The first phase of many a doctoral research project is spent discovering the limitations of the techniques to be used. It’s an exciting time: I recall using Lego Technic constructions to move transducers through out-of-date human blood, and long days tuning the settings on equipment. At the end of that phase, you must have the confidence that what you’re about to do in your main study can be defended in front of your examiners.

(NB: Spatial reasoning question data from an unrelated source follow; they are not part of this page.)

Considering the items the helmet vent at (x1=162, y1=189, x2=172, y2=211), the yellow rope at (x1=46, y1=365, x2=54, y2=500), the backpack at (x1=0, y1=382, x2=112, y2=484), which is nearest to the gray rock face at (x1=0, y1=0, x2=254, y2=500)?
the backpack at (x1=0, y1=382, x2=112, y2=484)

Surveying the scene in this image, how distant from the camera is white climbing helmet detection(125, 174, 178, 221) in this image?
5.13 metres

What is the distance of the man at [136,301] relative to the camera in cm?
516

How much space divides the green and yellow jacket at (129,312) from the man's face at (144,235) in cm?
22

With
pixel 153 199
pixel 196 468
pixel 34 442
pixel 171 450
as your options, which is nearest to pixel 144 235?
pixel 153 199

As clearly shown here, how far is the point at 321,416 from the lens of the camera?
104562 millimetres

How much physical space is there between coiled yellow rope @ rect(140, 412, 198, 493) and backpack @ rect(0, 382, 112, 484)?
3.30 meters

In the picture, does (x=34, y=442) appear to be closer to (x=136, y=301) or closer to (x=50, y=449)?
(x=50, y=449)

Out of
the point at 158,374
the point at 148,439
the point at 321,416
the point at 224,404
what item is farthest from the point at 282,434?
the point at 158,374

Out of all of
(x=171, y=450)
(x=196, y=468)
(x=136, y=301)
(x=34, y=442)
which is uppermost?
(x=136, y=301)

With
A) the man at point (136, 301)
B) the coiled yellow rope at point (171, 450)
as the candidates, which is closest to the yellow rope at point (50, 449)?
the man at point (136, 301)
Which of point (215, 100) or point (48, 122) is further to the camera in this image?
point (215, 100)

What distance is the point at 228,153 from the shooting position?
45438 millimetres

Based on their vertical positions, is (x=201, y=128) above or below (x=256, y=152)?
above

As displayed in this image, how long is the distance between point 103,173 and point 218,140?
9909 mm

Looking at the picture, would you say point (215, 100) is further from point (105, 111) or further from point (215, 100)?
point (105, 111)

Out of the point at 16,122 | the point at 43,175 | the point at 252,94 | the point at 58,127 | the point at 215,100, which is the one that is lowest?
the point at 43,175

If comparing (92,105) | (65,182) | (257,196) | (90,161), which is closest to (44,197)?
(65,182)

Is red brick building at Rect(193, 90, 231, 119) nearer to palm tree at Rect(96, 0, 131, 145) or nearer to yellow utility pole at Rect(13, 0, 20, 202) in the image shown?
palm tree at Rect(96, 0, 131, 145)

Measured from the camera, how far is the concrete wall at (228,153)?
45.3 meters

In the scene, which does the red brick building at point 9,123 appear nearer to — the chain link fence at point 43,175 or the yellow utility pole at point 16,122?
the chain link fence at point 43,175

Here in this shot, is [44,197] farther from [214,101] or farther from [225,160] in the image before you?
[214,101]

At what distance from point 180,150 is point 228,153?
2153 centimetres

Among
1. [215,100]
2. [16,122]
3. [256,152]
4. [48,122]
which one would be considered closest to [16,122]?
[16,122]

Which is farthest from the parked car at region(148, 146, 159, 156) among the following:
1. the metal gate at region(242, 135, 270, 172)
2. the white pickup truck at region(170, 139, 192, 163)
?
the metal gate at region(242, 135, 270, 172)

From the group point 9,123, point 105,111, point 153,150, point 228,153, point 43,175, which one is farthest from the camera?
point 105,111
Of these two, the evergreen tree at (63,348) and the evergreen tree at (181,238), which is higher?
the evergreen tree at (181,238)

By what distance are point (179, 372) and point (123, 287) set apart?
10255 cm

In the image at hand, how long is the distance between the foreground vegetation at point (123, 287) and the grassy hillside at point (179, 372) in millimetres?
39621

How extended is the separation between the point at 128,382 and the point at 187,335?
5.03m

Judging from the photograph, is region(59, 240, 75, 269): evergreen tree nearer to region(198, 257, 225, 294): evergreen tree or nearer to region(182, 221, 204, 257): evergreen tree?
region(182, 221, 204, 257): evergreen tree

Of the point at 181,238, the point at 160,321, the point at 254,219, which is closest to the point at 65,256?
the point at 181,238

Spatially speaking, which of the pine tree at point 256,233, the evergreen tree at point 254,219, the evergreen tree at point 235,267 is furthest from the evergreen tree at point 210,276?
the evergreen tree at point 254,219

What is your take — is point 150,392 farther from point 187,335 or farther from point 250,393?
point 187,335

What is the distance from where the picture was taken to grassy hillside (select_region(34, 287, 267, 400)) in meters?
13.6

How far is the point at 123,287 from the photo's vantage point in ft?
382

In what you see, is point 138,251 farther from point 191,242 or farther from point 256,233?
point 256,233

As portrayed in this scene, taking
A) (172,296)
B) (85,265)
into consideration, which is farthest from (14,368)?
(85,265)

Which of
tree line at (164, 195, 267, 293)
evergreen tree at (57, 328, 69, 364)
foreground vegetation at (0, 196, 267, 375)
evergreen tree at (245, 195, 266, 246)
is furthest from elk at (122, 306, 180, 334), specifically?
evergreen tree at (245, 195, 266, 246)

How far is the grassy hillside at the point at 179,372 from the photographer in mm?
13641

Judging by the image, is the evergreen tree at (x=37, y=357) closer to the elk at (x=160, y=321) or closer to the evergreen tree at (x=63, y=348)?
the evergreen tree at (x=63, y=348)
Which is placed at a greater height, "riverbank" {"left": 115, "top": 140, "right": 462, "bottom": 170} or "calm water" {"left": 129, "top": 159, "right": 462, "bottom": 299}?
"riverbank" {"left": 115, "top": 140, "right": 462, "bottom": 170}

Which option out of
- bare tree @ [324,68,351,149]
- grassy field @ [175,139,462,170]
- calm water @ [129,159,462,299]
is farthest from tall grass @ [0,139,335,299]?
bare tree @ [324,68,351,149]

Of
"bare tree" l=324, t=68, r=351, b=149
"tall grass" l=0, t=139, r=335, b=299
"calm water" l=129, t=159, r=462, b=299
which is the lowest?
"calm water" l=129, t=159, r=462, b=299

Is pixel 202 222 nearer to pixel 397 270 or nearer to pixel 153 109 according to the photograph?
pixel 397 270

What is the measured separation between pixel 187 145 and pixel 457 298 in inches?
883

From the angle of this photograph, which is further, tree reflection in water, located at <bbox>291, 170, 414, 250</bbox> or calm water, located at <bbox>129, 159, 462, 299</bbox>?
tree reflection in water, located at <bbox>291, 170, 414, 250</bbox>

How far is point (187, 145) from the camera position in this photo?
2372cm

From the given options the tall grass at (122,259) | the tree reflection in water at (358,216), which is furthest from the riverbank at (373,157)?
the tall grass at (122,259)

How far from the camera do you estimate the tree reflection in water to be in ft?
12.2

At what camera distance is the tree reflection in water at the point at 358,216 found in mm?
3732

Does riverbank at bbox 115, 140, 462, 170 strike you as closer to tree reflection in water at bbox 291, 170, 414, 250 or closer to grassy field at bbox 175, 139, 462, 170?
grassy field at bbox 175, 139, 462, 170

Although many like to refer to the investigations they undertake on computers as research, and we’re falling over those describing themselves as security researchers, I see remarkably little attention being paid to techniques. Except as a generic excuse for choosing to ignore the evidence of others.

Phoning home

The first of my examples is over-reliance on evidence from software firewalls, as if they can be used to draw conclusions about the purpose of outgoing connections. As a tool, a software firewall can be invaluable for demonstrating connections made by malicious software, and for protecting the user from attempts at such connections. But some are too ready to jump to conclusions when processes that should be running anyway appear to make outgoing connections.

Like it or not, macOS is complex, and many of its features have come to rely on connections to services provided by Apple. From checking signing certificates on apps to recognising the faces of our friends in Photos, throughout the time our Macs are awake, they connect to remote servers. Add iCloud and you’ve guaranteed a wealth of reports from a firewall. Even running a VM without an Apple ID, and a bare minimum of apps, you’ll see macOS checking whether ancillary data for camera RAW images is up to date.

The only way to make any sense of these connections from macOS is to demonstrate their initiation on that Mac, and establish the purpose of that connection. Without that you will never know why.

Reversing

Perhaps the most common way to dismiss almost anything is to require reading of the source code, or disassembling/reversing of binaries. There’s an important assumption that, just because code can do something, that it not only will, but does so when you expect it to. I learned my lesson many years ago, when I wanted to use what was widely considered to be the state of art model of human thermoregulation.

This had started as a hobby project by a distinguished professor of chemical engineering, and just grew, in Fortran too. When I did manage to get a copy of the source code, it was the most mangled that I have ever read. When I started asking questions about some of the many suspect subroutines I discovered, I learned that its author had little insight into what it did, and which code had been superseded and was now redundant.

We’ve all encountered bugs where we expected particular code to be run, but it never seems to get near the processor. Even stepping through that code with a debugger can sometimes leave us baffled. The moral is simple: source and disassembled code can only reveal a potential, not define a reality. To discover what actually happens when that code runs, you have to observe it running. Otherwise most bugs couldn’t exist in the first place.

Unknowns

My last example is looking at core allocation in Apple silicon chips without measuring their frequency. This was one of the first lessons taught by M1 Pro and Max chips when they shipped in October 2021. Given that an M1 Max has only half the number of E cores as the basic M1, does that mean that background tasks, like Time Machine backups, normally run almost exclusively on E cores, will take twice the time on an M1 Mac as on a basic M1?

It was only by running synthetic benchmarks that it became clear that macOS set the frequency of E cores to ensure that didn’t happen. Background threads run on the four E cores in a basic M1 normally do so with those cores at half their maximum frequency. The same two or more threads running on the two E cores of a Pro or Max chip are run at maximum frequency, ensuring that they complete in the same time or less.

Sophisticated instrumentation to obtain fine detail on core allocation doesn’t provide measurements of core frequency, which is only available from the powermetrics command tool. It’s all very well knowing that a few threads might be run on P cores as well, but missing the bigger picture of frequency and in-core performance makes that largely irrelevant. If you don’t measure something that could be influential if not decisive, then you can’t interpret what you find.

Observation and experiment

Investigating what happens on a computer is a balance between observation and experiment. While careful measurements of what happens in the real world are essential, modern operating systems are so complex that it’s often necessary to repeat those observations in a simplified experiment.

With the ready availability of lightweight virtual machines running macOS on Apple silicon, this has become much easier, and they’re usually my first choice now. They run without the complications brought by an Apple ID, and lack Wi-Fi too, keeping them free from distractions and their logs much cleaner as a result. When you can’t see the wood from the trees, an experiment can be decisive.

Knowledge

Three maxims were inscribed on the Temple of Delphi for the eternal guidance of those who study macOS: the most important read γνῶθι σεαυτόν (gnōthi seautón), know yourself, including your methods and their limitations; nothing to excess, and certainty brings insanity. At least we can rest assured that we can never be certain of anything any more.